Please repeat the records word for word, starting at the line that contains "Which of the two, (x=50, y=104)" and continuing through the end of the records. Leave out the pictures.

-- START --

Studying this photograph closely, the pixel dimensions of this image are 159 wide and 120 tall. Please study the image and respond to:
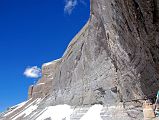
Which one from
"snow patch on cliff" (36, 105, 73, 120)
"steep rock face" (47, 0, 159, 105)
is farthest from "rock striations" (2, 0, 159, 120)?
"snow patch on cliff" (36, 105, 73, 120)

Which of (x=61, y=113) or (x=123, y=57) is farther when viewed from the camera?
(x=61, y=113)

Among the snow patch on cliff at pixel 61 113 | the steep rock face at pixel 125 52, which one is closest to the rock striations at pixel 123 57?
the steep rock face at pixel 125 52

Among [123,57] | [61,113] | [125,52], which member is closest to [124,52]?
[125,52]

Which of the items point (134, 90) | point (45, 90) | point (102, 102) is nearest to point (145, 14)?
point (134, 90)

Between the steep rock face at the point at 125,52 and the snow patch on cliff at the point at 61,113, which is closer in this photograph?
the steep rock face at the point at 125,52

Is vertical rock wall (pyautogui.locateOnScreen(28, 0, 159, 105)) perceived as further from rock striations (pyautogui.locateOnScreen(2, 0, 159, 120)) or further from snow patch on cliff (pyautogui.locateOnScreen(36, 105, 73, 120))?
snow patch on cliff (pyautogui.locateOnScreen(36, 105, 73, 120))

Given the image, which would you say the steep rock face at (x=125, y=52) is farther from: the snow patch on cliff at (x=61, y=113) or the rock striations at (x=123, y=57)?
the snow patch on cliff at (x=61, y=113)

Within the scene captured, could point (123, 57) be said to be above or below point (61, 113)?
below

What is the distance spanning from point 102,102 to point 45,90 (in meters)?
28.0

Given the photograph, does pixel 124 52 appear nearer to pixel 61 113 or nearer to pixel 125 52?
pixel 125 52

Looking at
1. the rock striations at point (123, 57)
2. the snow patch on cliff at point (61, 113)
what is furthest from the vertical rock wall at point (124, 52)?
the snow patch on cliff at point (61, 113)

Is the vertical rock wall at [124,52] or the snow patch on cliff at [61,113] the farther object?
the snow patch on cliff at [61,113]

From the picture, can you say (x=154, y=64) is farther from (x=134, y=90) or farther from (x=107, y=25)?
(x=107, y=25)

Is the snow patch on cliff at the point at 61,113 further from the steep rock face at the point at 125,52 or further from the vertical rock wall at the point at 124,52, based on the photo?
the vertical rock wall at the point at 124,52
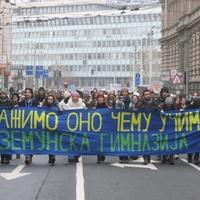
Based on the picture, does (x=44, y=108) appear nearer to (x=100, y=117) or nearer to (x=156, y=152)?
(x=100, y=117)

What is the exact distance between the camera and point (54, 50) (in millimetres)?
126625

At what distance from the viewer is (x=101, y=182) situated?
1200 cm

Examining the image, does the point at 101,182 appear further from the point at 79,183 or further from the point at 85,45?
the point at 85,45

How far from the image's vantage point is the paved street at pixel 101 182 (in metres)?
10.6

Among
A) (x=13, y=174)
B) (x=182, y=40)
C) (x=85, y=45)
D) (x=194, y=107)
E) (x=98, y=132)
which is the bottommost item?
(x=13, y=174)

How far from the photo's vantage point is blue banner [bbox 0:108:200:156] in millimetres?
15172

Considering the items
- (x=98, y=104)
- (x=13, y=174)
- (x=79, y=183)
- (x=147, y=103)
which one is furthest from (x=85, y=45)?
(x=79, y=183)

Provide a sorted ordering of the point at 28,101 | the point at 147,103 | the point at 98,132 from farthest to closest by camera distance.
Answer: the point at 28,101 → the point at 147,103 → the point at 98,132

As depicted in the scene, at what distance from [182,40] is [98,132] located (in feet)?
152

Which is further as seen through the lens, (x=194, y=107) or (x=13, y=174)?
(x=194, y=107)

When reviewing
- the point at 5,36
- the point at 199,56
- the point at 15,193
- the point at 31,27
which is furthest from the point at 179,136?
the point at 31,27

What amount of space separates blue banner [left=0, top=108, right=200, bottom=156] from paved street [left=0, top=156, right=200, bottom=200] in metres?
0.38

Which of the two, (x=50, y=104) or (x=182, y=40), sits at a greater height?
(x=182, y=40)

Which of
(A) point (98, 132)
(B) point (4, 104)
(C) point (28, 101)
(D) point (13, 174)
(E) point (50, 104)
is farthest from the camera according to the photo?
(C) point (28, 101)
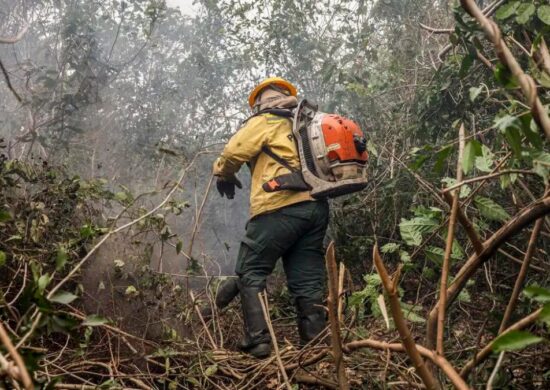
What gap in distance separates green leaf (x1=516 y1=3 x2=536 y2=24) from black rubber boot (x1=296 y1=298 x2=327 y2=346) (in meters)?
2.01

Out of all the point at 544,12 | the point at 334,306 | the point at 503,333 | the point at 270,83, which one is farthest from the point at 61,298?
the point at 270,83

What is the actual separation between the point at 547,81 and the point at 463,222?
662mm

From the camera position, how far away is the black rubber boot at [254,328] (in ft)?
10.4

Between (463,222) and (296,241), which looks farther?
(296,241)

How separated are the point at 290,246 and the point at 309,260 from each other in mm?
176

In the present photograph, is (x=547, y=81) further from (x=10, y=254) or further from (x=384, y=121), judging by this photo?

-- END --

- [TASK SOLUTION]
Which of the two, (x=50, y=104) or (x=182, y=40), sits at a greater height?
(x=182, y=40)

Which of
(A) point (98, 132)
(B) point (4, 104)
(C) point (28, 101)
(D) point (13, 174)
(E) point (50, 104)
is farthest from the camera according to the photo?
(C) point (28, 101)
What gap in distance separates green leaf (x1=516 y1=3 x2=536 y2=24) from black rubber boot (x1=296 y1=298 x2=327 y2=346) (in meters)?
2.01

Out of all the point at 544,12 | the point at 334,306 | the point at 503,333 | the point at 270,83, which one is farthest from the point at 61,298?
the point at 270,83

What is the actual separation between the point at 547,81 and the point at 463,222?
662mm

From the camera position, how far away is the black rubber boot at [254,328] (in ft)?
10.4

Between (463,222) and (296,241), which looks farther?
(296,241)

How separated are the point at 290,246 and the point at 309,260 from each other in mm?
176

In the present photograph, is (x=547, y=81) further from (x=10, y=254) or further from (x=384, y=121), judging by this photo?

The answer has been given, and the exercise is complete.